> **ASSIGNED TASK**
Write out the passage of the article on the King County equity meeting, starting with "Patterson told the" and going on through "Public Health Department.", copied word for word.

> **EXTRACTED TEXT**
+ + + + +

Officials: South King County area caught in societal ‘gap’

King County officials and panelists emphasized the importance of fairness and equal opportunities for people of all colors and incomes during a town hall-style meeting that drew a packed-room audience.

  • BY Wire Service
  • Monday, April 7, 2008 3:21pm
  • News

King County officials and panelists emphasized the importance of fairness and equal opportunities for people of all colors and incomes during a town hall-style meeting that drew a packed-room audience.

The County Council organized the March 24 meeting at Kent Senior Activity Center to discuss the county’s new Equity and Social Justice Initiative. It’s aimed at eliminating what officials said are inequities in education, healthcare, housing and economic opportunities – all of which can impact the health and even life expectancies of people.

“The problem is there is a growing gap between the rich and the poor in our community,” said County Councilwoman Julia Patterson.

Patterson told the audience:

• How a child in the south King County area is more than twice as likely to drop out of high school than a child in the east portions of the county.

• That a child of color is six times more likely than a white child to spend time in a state or county correctional facility.

• And that a southeast Seattle resident is four times more likely to die from diabetes than a Mercer Island resident.

Patterson said those figures could change if every King County resident had the same opportunities for quality education, affordable housing, living-wage jobs, basic healthcare, safe neighborhoods and nearby parks.

“Not everyone in the county enjoys the same health,” said panelist James Krieger, a doctor who heads the chronic-disease prevention program for Seattle-King County Public Health Department.

Krieger said the neighborhood where a person grows up and lives impacts the health of that person because of unequal access to healthcare, as well as homes with so much mold and improper ventilation that the physical environment can make a person sick.

+ + + + +

> **GIVEN ENTRIES**
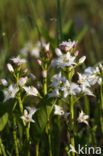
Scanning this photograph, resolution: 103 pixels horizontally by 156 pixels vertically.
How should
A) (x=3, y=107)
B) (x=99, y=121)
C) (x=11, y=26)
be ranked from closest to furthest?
(x=3, y=107), (x=99, y=121), (x=11, y=26)

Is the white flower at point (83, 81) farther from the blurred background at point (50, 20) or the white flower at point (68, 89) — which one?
the blurred background at point (50, 20)

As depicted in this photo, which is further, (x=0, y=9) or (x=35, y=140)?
(x=0, y=9)

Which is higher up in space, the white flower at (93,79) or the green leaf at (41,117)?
the white flower at (93,79)

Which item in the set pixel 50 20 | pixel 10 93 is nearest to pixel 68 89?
pixel 10 93

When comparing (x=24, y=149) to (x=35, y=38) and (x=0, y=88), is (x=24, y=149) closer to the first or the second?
(x=0, y=88)

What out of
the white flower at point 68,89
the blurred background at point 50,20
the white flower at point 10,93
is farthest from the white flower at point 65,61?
the blurred background at point 50,20

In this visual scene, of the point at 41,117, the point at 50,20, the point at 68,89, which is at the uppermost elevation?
the point at 50,20

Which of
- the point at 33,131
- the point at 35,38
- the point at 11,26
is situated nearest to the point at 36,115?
the point at 33,131

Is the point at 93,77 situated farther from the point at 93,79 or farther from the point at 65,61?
the point at 65,61
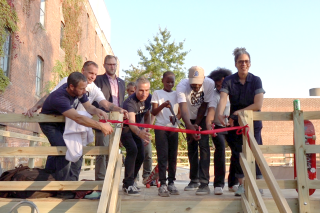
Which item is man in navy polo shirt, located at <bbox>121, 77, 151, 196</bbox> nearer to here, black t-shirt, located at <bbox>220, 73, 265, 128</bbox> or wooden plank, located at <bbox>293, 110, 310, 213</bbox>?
black t-shirt, located at <bbox>220, 73, 265, 128</bbox>

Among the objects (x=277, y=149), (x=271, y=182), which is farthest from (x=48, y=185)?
(x=277, y=149)

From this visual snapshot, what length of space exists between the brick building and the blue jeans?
8.38m

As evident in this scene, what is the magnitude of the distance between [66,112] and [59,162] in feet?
2.28

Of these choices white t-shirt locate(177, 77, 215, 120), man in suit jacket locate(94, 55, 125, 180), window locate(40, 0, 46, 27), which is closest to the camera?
white t-shirt locate(177, 77, 215, 120)

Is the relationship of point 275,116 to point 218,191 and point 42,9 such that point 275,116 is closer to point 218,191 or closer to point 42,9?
point 218,191

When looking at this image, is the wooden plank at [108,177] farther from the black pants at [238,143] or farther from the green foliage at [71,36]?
the green foliage at [71,36]

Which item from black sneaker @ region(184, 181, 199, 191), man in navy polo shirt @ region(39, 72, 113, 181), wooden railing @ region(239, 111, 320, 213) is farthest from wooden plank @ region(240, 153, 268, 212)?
man in navy polo shirt @ region(39, 72, 113, 181)

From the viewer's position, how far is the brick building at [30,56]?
13.4 metres

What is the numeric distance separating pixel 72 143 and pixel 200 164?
1.83 m

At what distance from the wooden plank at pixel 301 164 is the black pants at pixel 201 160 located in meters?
1.19

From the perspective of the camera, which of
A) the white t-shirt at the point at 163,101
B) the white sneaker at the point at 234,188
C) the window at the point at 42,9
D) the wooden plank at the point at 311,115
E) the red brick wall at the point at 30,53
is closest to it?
the wooden plank at the point at 311,115

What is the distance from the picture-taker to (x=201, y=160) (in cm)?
529

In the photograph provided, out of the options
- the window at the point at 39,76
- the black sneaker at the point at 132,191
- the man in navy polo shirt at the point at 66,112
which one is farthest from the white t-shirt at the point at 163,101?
the window at the point at 39,76

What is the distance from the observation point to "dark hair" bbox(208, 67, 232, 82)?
19.2ft
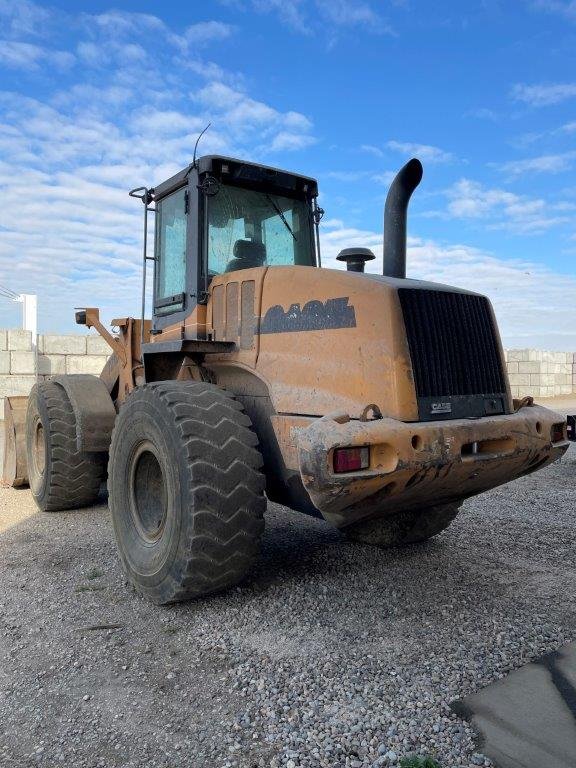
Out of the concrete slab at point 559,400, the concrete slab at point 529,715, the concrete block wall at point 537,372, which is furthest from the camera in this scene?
the concrete block wall at point 537,372

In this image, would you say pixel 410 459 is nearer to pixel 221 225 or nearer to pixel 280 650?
pixel 280 650

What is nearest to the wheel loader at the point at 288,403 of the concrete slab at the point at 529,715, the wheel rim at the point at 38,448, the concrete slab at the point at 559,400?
the concrete slab at the point at 529,715

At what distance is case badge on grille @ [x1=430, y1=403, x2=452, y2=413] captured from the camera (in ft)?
11.6

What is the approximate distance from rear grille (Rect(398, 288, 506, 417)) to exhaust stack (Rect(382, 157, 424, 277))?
1.80 ft

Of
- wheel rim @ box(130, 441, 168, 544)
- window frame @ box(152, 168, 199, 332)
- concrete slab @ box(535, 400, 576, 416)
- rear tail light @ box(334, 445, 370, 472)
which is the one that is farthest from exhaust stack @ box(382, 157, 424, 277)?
concrete slab @ box(535, 400, 576, 416)

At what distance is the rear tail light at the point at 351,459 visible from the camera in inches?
123

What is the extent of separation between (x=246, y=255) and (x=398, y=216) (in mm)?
1222

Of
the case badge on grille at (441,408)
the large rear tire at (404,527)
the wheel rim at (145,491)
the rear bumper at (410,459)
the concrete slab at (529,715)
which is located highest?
the case badge on grille at (441,408)

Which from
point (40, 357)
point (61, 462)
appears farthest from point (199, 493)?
point (40, 357)

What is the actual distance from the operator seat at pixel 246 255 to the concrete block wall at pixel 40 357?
10.4m

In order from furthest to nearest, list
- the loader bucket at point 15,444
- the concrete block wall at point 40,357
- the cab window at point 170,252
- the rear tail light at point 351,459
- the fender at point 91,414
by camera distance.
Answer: the concrete block wall at point 40,357 < the loader bucket at point 15,444 < the fender at point 91,414 < the cab window at point 170,252 < the rear tail light at point 351,459

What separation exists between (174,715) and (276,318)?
7.45ft

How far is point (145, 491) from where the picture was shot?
4.39 m

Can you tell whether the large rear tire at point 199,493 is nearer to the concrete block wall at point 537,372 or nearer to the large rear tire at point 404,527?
the large rear tire at point 404,527
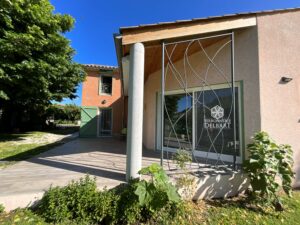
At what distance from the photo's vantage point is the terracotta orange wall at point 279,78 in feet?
13.0

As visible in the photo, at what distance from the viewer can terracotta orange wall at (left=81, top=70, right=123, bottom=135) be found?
46.2 feet

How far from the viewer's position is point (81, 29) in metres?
13.7

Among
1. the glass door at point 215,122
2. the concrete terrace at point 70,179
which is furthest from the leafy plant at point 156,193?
the glass door at point 215,122

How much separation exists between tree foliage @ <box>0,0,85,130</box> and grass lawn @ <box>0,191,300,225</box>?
8.10 metres

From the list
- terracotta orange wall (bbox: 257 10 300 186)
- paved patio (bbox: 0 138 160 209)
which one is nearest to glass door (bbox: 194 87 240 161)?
terracotta orange wall (bbox: 257 10 300 186)

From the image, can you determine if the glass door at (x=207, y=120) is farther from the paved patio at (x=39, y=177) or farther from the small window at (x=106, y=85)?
the small window at (x=106, y=85)

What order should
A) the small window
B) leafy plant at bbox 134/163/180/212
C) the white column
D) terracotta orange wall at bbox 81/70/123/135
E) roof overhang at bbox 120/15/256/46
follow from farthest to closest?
the small window → terracotta orange wall at bbox 81/70/123/135 → roof overhang at bbox 120/15/256/46 → the white column → leafy plant at bbox 134/163/180/212

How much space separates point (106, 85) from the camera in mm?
14688

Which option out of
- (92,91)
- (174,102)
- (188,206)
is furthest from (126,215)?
(92,91)

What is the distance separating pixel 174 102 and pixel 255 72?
8.57 ft

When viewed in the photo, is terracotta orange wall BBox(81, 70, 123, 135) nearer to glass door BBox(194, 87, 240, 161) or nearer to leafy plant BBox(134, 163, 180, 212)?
glass door BBox(194, 87, 240, 161)

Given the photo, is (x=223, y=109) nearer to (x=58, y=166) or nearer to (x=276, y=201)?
(x=276, y=201)

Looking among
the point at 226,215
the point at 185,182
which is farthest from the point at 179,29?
the point at 226,215

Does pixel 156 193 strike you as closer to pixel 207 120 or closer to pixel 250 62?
pixel 207 120
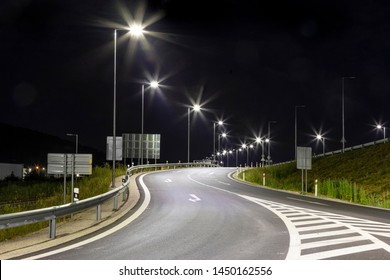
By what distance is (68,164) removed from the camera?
56.2 ft

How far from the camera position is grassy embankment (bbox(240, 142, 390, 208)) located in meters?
25.7

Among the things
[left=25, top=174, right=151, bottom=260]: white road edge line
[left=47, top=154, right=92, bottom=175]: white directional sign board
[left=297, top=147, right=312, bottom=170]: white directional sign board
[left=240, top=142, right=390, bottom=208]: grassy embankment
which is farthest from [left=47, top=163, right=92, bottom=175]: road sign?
[left=297, top=147, right=312, bottom=170]: white directional sign board

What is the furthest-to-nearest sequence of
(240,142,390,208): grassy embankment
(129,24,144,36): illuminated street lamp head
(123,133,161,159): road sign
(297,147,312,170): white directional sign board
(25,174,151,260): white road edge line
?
1. (123,133,161,159): road sign
2. (297,147,312,170): white directional sign board
3. (240,142,390,208): grassy embankment
4. (129,24,144,36): illuminated street lamp head
5. (25,174,151,260): white road edge line

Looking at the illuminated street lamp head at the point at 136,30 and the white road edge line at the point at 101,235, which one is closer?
the white road edge line at the point at 101,235

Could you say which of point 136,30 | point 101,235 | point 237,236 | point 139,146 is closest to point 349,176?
point 136,30

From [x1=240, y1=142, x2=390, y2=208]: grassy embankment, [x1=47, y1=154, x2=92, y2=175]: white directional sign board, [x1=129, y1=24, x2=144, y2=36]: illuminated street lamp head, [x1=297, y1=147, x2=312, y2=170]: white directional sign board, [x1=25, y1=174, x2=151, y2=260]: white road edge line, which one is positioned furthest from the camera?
[x1=297, y1=147, x2=312, y2=170]: white directional sign board

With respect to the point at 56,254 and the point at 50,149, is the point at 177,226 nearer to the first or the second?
the point at 56,254

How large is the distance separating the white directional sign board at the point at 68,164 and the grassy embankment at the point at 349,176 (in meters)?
13.5

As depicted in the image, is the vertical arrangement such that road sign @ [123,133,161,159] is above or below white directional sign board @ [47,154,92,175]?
above

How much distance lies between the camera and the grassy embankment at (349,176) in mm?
25688

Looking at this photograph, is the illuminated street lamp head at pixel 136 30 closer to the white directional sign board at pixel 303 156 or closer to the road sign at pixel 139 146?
the white directional sign board at pixel 303 156

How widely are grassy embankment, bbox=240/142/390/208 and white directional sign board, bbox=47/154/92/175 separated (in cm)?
1347

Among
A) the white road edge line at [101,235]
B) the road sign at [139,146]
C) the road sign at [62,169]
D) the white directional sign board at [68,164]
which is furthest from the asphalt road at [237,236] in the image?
the road sign at [139,146]

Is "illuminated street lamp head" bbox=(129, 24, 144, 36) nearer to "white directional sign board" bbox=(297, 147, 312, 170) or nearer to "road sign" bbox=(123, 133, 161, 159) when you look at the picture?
"white directional sign board" bbox=(297, 147, 312, 170)
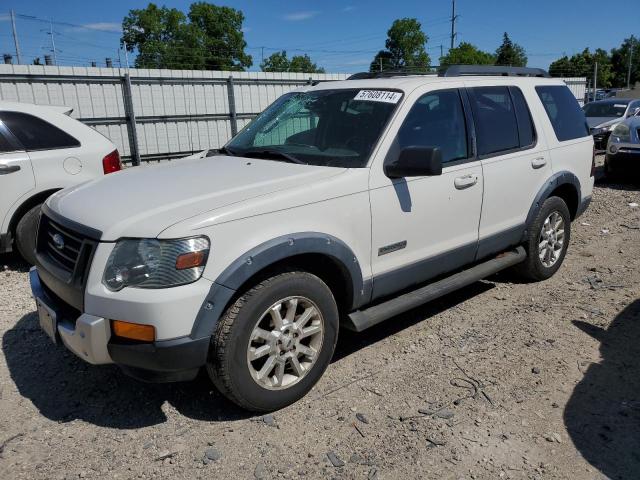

+ + + + +

> **WRITTEN SOLUTION**
Patterson told the audience:

• How a child in the south King County area is more than twice as likely to drop out of high school than a child in the east portions of the county.

• That a child of color is six times more likely than a white child to spend time in a state or county correctional facility.

• And that a southeast Seattle resident is four times more likely to die from diabetes than a Mercer Island resident.

Patterson said those figures could change if every King County resident had the same opportunities for quality education, affordable housing, living-wage jobs, basic healthcare, safe neighborhoods and nearby parks.

“Not everyone in the county enjoys the same health,” said panelist James Krieger, a doctor who heads the chronic-disease prevention program for Seattle-King County Public Health Department.